Member of the House of Representatives
- Incumbent
- Assumed office 30 November 2010
- Constituency: 3rd Electoral Unit of the FBiH

Personal details
- Born: 1 November 1978 (age 47) Sarajevo, SR Bosnia and Herzegovina, SFR Yugoslavia
- Party: Social Democratic Party (1997–present)
- Spouse: Anamarija Magazinović
- Children: 2
- Alma mater: University of Sarajevo (BE)

= Saša Magazinović =

Bosnian politician (born 1978)

Saša Magazinović (Саша Магазиновић; born 1 November 1978) is a Bosnian politician serving as member of the national House of Representatives since 2010. He has been a member of the Social Democratic Party since 1997.

Magazinović was born in Sarajevo in 1978, where he graduated from the Faculty of Mechanical Engineering at the University of Sarajevo. He was elected to the national House of Representatives in the 2010 general election, having previously served as member of the Federal House of Peoples.

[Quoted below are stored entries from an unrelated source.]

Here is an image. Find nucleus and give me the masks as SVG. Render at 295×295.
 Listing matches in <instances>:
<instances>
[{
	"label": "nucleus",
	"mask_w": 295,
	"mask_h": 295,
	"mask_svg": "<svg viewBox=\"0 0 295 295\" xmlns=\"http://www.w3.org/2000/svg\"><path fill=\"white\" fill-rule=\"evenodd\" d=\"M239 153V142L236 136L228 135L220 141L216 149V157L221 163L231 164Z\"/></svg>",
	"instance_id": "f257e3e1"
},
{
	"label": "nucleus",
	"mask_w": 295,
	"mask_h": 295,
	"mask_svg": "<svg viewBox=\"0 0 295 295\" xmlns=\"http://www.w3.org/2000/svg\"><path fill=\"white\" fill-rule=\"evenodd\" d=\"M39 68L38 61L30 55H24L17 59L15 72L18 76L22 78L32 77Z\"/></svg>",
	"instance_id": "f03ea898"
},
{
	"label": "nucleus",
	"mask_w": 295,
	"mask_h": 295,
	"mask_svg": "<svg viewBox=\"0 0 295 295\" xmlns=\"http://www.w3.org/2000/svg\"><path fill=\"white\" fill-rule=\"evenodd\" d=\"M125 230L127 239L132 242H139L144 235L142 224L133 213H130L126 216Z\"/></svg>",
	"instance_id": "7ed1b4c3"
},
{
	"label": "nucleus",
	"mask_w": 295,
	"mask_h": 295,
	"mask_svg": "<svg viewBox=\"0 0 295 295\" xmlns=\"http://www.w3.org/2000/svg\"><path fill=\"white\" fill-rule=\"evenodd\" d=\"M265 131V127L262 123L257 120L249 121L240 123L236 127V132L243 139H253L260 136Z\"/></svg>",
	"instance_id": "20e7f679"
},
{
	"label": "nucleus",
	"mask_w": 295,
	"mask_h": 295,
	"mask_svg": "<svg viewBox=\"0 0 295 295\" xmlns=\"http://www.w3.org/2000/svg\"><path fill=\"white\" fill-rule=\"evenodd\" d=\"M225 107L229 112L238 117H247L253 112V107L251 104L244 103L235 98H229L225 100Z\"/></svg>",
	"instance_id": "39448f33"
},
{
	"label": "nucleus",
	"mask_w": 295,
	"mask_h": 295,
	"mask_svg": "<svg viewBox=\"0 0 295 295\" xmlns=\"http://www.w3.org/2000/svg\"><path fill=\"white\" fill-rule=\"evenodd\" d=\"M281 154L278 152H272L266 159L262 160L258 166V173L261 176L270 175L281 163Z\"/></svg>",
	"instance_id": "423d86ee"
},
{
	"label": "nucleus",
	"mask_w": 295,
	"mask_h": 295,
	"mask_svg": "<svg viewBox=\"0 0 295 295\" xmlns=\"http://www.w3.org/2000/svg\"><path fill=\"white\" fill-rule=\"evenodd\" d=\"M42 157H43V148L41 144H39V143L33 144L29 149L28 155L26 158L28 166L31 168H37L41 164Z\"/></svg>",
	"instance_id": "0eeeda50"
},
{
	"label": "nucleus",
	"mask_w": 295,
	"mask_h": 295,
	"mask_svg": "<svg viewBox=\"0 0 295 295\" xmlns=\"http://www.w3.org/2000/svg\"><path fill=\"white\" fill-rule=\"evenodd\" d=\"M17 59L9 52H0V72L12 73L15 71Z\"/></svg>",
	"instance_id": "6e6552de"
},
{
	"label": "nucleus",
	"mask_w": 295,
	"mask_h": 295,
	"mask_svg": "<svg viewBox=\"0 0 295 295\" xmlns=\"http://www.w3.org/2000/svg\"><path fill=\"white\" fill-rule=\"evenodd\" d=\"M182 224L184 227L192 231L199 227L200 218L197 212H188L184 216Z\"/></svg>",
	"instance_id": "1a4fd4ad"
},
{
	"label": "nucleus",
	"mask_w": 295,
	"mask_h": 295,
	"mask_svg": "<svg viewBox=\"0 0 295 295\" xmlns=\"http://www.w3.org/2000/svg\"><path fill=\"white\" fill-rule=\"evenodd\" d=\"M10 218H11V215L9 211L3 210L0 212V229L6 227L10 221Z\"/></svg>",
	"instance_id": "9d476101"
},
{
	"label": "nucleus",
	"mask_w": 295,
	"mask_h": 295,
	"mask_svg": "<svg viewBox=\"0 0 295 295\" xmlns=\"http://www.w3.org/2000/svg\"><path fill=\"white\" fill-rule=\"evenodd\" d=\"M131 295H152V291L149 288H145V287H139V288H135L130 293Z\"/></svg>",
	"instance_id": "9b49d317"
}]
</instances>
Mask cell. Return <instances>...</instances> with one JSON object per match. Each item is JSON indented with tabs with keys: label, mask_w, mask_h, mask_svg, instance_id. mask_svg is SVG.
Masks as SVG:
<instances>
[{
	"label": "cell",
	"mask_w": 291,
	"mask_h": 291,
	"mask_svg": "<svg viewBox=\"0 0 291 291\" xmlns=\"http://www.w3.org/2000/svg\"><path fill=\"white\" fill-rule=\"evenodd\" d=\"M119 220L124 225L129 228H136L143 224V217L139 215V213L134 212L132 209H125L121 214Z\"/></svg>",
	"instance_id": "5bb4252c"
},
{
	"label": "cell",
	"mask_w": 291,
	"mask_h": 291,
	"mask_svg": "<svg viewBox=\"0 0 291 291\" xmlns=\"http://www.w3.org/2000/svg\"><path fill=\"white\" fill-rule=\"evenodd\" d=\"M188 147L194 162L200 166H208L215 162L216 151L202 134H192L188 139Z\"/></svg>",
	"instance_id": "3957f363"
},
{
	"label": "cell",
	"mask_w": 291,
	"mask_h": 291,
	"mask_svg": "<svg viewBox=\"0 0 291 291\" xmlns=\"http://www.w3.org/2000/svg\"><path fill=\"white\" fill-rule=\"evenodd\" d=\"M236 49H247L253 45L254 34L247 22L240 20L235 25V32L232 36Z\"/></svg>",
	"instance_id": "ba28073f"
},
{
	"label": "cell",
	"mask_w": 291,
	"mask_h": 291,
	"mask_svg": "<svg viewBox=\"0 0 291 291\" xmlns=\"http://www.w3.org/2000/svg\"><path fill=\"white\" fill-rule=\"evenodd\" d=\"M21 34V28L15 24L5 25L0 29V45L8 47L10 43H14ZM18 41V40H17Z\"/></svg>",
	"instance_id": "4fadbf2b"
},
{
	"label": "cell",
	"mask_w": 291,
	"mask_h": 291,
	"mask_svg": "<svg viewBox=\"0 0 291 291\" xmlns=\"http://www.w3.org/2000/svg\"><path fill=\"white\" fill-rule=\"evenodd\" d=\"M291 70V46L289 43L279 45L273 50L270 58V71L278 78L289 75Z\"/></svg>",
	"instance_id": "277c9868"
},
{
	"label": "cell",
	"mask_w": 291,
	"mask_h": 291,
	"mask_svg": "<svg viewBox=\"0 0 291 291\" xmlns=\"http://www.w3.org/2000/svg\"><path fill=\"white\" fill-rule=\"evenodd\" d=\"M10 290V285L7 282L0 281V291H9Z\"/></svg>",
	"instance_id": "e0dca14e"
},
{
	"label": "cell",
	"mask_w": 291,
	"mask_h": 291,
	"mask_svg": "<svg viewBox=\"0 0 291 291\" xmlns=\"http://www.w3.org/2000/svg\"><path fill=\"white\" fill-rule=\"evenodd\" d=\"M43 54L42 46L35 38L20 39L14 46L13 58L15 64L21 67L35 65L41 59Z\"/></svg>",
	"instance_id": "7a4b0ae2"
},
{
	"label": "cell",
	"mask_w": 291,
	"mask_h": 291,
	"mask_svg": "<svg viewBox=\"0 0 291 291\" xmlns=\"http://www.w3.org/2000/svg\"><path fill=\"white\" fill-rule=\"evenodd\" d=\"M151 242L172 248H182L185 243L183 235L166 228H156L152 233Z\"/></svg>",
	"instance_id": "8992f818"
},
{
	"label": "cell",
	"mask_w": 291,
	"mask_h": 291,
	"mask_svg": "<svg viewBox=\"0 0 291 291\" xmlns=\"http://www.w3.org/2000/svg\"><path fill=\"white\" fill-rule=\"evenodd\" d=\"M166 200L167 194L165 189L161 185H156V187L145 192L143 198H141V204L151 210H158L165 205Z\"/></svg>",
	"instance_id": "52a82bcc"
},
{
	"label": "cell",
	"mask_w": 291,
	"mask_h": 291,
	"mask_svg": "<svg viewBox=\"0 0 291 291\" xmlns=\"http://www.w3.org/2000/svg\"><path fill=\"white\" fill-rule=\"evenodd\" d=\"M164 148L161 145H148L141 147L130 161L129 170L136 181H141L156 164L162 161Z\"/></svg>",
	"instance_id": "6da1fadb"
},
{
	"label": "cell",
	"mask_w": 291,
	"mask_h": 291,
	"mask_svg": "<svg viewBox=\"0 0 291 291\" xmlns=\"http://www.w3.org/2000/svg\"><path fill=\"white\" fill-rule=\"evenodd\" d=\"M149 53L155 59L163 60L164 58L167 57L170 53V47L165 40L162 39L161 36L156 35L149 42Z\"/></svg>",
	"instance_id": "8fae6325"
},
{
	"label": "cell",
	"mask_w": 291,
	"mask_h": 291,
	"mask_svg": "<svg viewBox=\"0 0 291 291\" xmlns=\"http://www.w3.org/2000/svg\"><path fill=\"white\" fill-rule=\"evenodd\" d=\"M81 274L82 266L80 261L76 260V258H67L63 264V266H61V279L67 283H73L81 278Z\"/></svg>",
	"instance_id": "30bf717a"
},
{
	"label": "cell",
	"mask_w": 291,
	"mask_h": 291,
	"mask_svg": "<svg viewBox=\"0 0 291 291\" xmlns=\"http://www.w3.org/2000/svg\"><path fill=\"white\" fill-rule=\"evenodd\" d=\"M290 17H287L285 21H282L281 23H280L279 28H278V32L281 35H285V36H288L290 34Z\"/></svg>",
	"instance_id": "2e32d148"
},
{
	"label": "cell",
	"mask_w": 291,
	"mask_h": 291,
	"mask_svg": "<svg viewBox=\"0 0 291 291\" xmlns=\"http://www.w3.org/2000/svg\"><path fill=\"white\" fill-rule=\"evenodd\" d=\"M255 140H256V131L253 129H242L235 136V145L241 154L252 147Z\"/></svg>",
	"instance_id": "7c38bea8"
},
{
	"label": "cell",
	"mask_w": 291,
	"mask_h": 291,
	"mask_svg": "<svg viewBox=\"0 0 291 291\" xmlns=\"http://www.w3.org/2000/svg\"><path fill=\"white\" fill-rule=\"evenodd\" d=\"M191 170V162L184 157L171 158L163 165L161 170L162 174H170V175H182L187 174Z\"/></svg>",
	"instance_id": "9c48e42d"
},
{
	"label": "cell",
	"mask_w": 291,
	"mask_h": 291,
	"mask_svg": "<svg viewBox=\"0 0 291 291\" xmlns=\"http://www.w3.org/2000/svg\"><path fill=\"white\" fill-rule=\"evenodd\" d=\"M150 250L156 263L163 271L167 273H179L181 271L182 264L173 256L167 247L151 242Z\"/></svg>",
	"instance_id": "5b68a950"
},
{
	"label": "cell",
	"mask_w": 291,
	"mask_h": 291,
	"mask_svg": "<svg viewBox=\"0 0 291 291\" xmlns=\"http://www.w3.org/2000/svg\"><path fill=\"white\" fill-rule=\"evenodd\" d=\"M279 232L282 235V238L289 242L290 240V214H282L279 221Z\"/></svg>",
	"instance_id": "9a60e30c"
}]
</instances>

==Early life and education==
Magazinović was born on 1 November 1978 in Sarajevo, SFR Yugoslavia, present-day Bosnia and Herzegovina. He graduated with a BE degree from the University of Sarajevo in 2010.

==Career==
Magazinović has been a member of the Social Democratic Party (SDP BiH) since 1997. He was a member of the SDP BiH's presidency from 2009 to 2015. He was a councilor in the Municipal Council of Ilidža on two occasions. Magazinović was elected to the Sarajevo Canton Assembly following the 2006 general election. At the same time, he was a member of the Federal House of Peoples.

In the 2010 general election, Magazinović was elected to the national House of Representatives. He was re-elected to office in the 2014 and 2018 general election.

On 2 December 2020, Magazinović resigned as chairman of the SDP BiH's main board, due to alleged information that some members of the SDP BiH in the town of Srebrenica misused Bosniak documents in favor of Srebrenica mayor Mladen Grujičić during the 2020 municipal elections.

Magazinović was once again re-elected as member of the national House of Representatives in the 2022 general election, obtaining over 13,000 votes.

==Personal life==
Saša is married to Anamarija Magazinović, and together they have two children. They live in Sarajevo.

===Health===
In November 2019, Magazinović underwent surgery after he was diagnosed with skin cancer. In December 2019, after his second surgery, Magazinović informed the public that "everything is clean and that there are no cancer cells left."